[TASK BRIEF] Format every line of the records below as a Markdown table with the columns Row and Line. Number the rows in order, and omit blank lines and pictures.
[start MATERIAL PROVIDED]
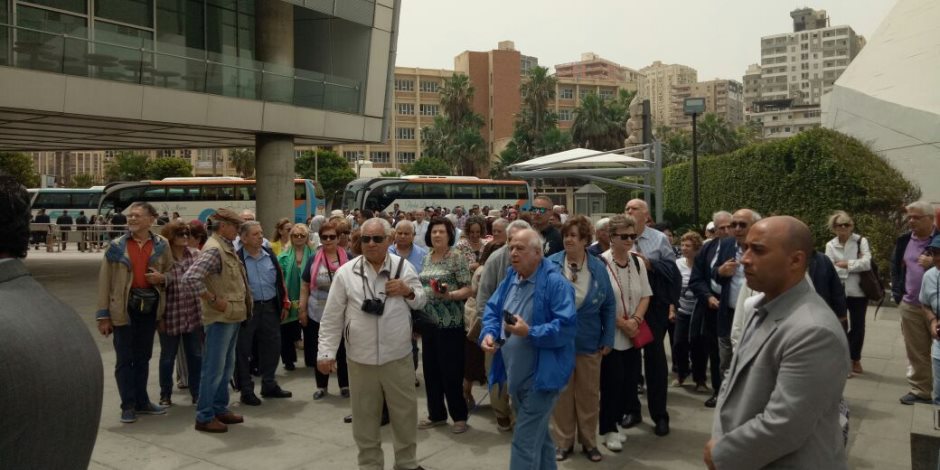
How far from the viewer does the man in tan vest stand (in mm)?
6102

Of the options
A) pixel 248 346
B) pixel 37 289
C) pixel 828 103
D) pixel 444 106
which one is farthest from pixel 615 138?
pixel 37 289

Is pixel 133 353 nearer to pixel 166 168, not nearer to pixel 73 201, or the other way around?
pixel 73 201

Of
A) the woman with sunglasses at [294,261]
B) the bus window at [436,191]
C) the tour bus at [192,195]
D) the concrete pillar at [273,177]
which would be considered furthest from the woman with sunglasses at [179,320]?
the bus window at [436,191]

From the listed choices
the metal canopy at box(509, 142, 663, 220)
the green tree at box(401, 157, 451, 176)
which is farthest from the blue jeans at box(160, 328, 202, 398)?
the green tree at box(401, 157, 451, 176)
[end MATERIAL PROVIDED]
[SOLUTION]
| Row | Line |
|---|---|
| 1 | How far from the viewer does the man in tan vest stand (in mm)? |
| 2 | 6102 |
| 3 | Of the options |
| 4 | A) pixel 248 346 |
| 5 | B) pixel 37 289 |
| 6 | C) pixel 828 103 |
| 7 | D) pixel 444 106 |
| 8 | which one is farthest from pixel 615 138? |
| 9 | pixel 37 289 |
| 10 | Is pixel 133 353 nearer to pixel 166 168, not nearer to pixel 73 201, or the other way around? |
| 11 | pixel 73 201 |
| 12 | Of |
| 13 | A) the woman with sunglasses at [294,261] |
| 14 | B) the bus window at [436,191] |
| 15 | C) the tour bus at [192,195] |
| 16 | D) the concrete pillar at [273,177] |
| 17 | which would be considered furthest from the woman with sunglasses at [179,320]? |
| 18 | the bus window at [436,191] |
| 19 | From the listed choices |
| 20 | the metal canopy at box(509, 142, 663, 220) |
| 21 | the green tree at box(401, 157, 451, 176) |
| 22 | which is farthest from the blue jeans at box(160, 328, 202, 398)? |
| 23 | the green tree at box(401, 157, 451, 176) |